### WORK REQUIRED
Reproduce every line of the material below without alteration, omitting the pictures.

-- start of EXTRACTED RECORDS --

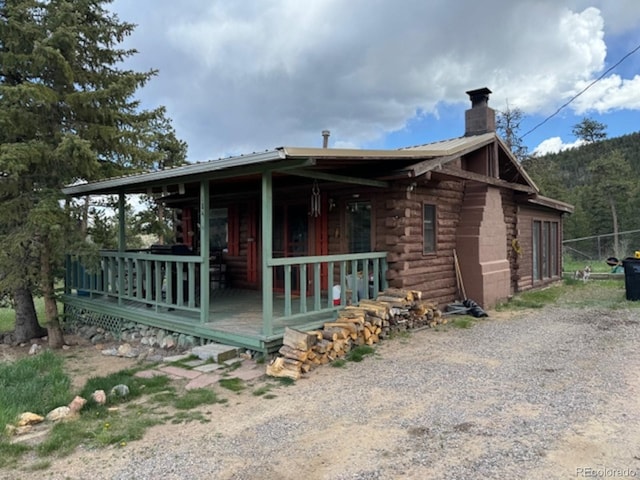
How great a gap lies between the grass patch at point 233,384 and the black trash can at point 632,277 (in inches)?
362

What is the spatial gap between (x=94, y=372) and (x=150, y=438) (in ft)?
8.66

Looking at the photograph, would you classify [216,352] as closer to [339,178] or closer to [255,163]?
[255,163]

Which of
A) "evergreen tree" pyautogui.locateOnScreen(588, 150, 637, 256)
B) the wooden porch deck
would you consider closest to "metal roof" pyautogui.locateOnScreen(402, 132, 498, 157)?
the wooden porch deck

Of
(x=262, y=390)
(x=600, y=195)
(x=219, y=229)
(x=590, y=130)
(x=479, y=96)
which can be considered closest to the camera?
(x=262, y=390)

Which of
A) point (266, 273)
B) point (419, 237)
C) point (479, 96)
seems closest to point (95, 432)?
point (266, 273)

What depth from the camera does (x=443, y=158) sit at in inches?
279

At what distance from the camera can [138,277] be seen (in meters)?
7.07

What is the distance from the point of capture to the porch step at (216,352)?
16.9ft

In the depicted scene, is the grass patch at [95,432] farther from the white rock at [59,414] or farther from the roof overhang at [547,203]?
the roof overhang at [547,203]

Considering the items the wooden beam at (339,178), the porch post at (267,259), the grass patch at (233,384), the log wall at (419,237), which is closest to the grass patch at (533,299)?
the log wall at (419,237)

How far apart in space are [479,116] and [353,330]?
6.57 metres

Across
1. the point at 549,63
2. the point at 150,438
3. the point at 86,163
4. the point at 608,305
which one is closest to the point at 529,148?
the point at 549,63

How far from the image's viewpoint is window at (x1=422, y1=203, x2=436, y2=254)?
7812 mm

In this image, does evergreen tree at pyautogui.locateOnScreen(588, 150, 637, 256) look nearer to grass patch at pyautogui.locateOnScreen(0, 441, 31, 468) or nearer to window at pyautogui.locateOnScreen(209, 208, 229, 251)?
window at pyautogui.locateOnScreen(209, 208, 229, 251)
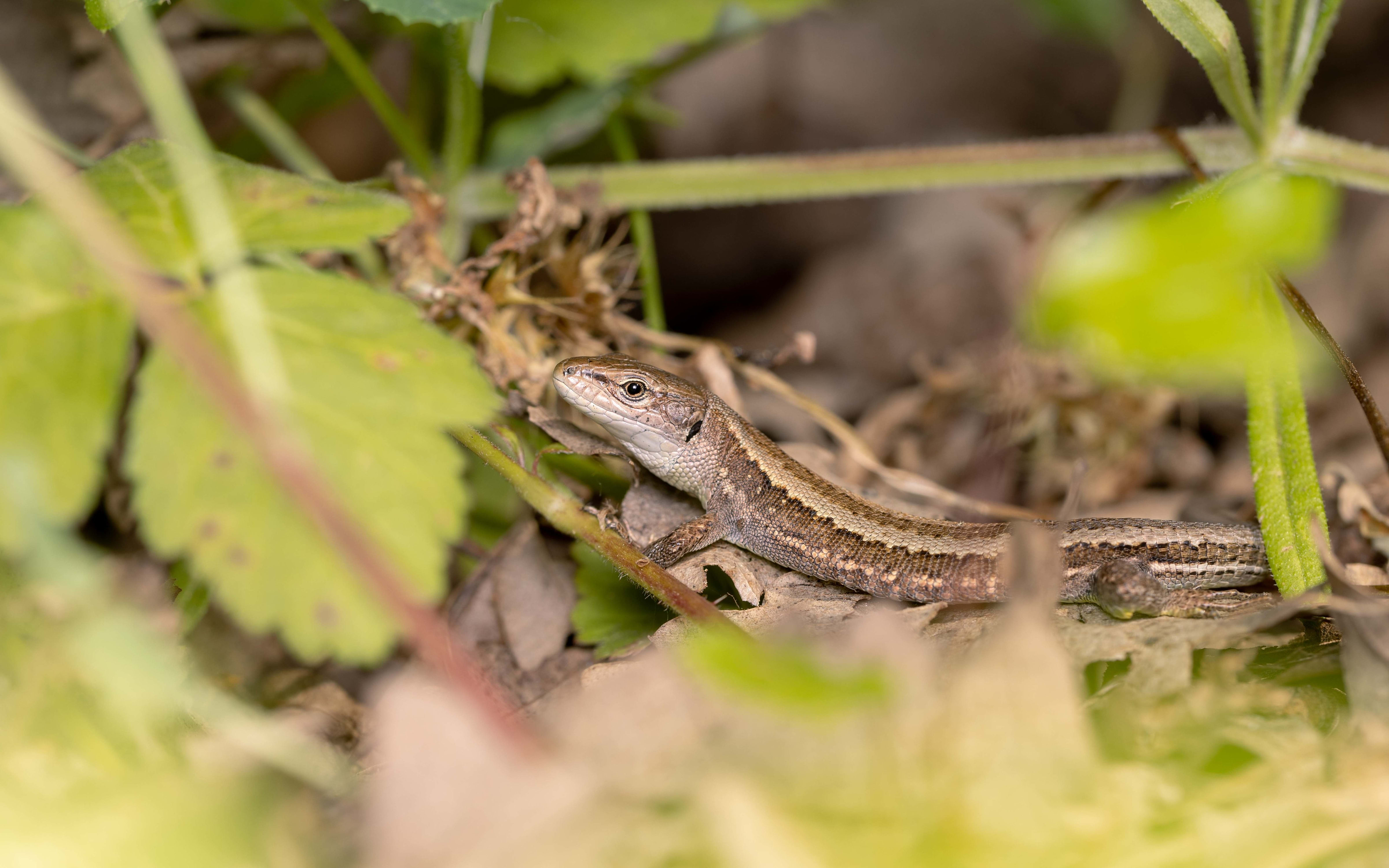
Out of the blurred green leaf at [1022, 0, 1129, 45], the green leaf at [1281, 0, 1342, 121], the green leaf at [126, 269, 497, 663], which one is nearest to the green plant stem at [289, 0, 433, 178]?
the green leaf at [126, 269, 497, 663]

-- end of EXTRACTED RECORDS --

### ANSWER BELOW
How great a gap lies between the grass patch at point 233,384 and the black trash can at point 632,277 (in inches)?
362

What is the spatial gap between (x=94, y=372) and (x=150, y=438) (in ft)?
8.66

Looking at the photograph, would you classify [216,352] as closer to [339,178] or closer to [255,163]?
[255,163]

Which of
A) "evergreen tree" pyautogui.locateOnScreen(588, 150, 637, 256)
B) the wooden porch deck
would you consider closest to "metal roof" pyautogui.locateOnScreen(402, 132, 498, 157)?
the wooden porch deck

Of
(x=262, y=390)
(x=600, y=195)
(x=219, y=229)
(x=590, y=130)
(x=479, y=96)
which can be considered closest to the camera?
(x=262, y=390)

Which of
A) point (266, 273)
B) point (419, 237)
C) point (479, 96)
seems closest to point (95, 432)?
point (266, 273)

What depth from the camera does (x=443, y=158) sit at in inches?
279

At what distance from the camera can [138,277] be seen (in meters)?
7.07

What is the distance from the point of capture to the porch step at (216,352)?
16.9ft

In the depicted scene, is the grass patch at [95,432] farther from the white rock at [59,414] or farther from the roof overhang at [547,203]?
the roof overhang at [547,203]

Considering the items the wooden beam at (339,178), the porch post at (267,259), the grass patch at (233,384), the log wall at (419,237), which is closest to the grass patch at (533,299)?
the log wall at (419,237)

How far apart in space are [479,116] and [353,330]?
6.57 metres

Across
1. the point at 549,63
2. the point at 150,438
3. the point at 86,163
4. the point at 608,305
which one is closest to the point at 529,148?
the point at 549,63

How far from the image's viewpoint is window at (x1=422, y1=203, x2=436, y2=254)?
7812 mm

In this image, does evergreen tree at pyautogui.locateOnScreen(588, 150, 637, 256) look nearer to grass patch at pyautogui.locateOnScreen(0, 441, 31, 468) or nearer to window at pyautogui.locateOnScreen(209, 208, 229, 251)?
window at pyautogui.locateOnScreen(209, 208, 229, 251)
Out of the blurred green leaf at [1022, 0, 1129, 45], the green leaf at [1281, 0, 1342, 121], the green leaf at [126, 269, 497, 663], which one is nearest to the green plant stem at [289, 0, 433, 178]?
the green leaf at [126, 269, 497, 663]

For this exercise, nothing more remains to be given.